Exercise directions
Your copy of the data should match it exactly, except that the pictures are gone.

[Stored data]
┌──

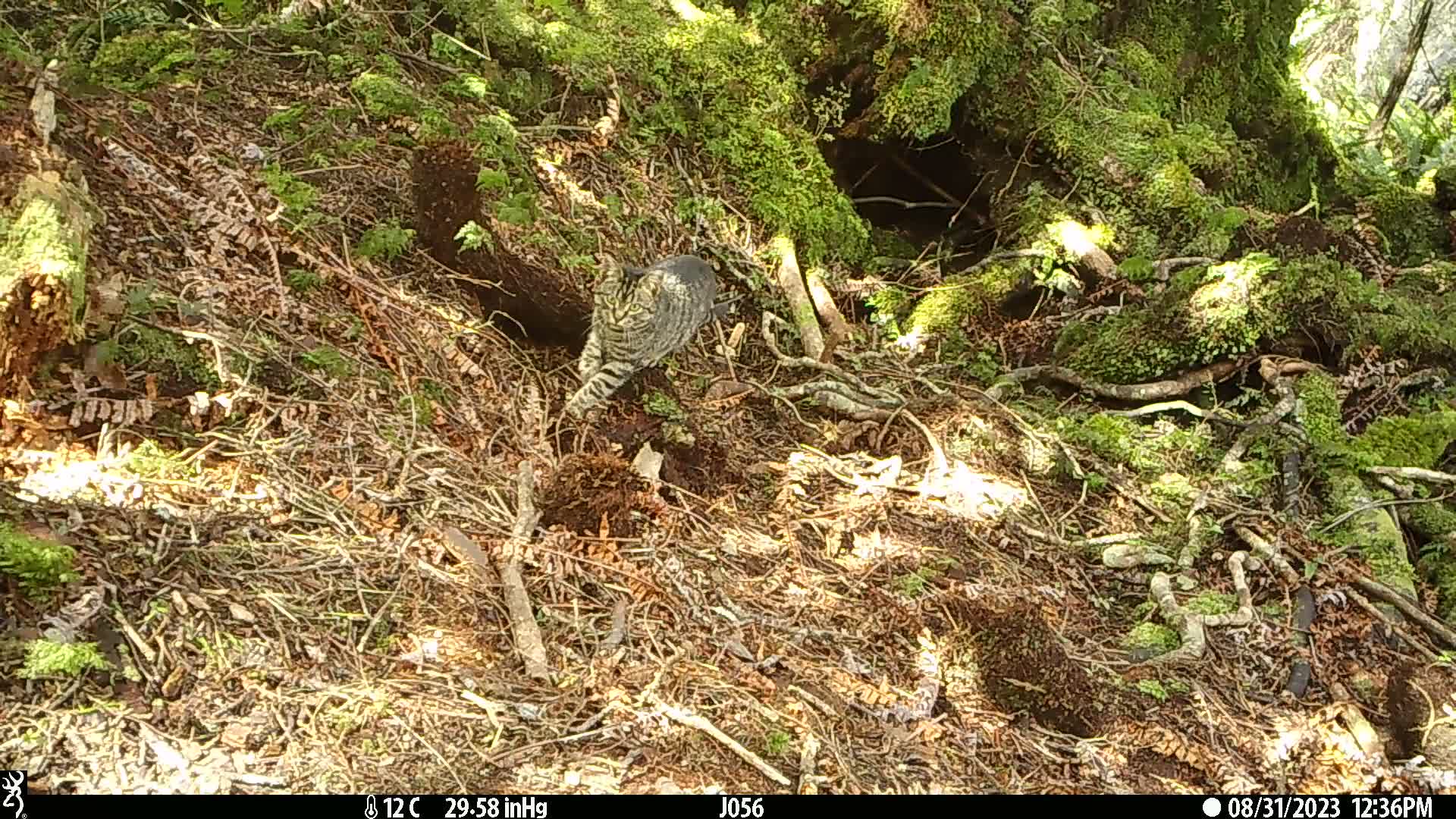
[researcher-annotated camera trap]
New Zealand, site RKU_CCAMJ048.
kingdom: Animalia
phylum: Chordata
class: Mammalia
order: Carnivora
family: Felidae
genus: Felis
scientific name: Felis catus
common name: domestic cat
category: cat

└──

Response box
[researcher-annotated camera trap]
New Zealand, site RKU_CCAMJ048.
kingdom: Animalia
phylum: Chordata
class: Mammalia
order: Carnivora
family: Felidae
genus: Felis
scientific name: Felis catus
common name: domestic cat
category: cat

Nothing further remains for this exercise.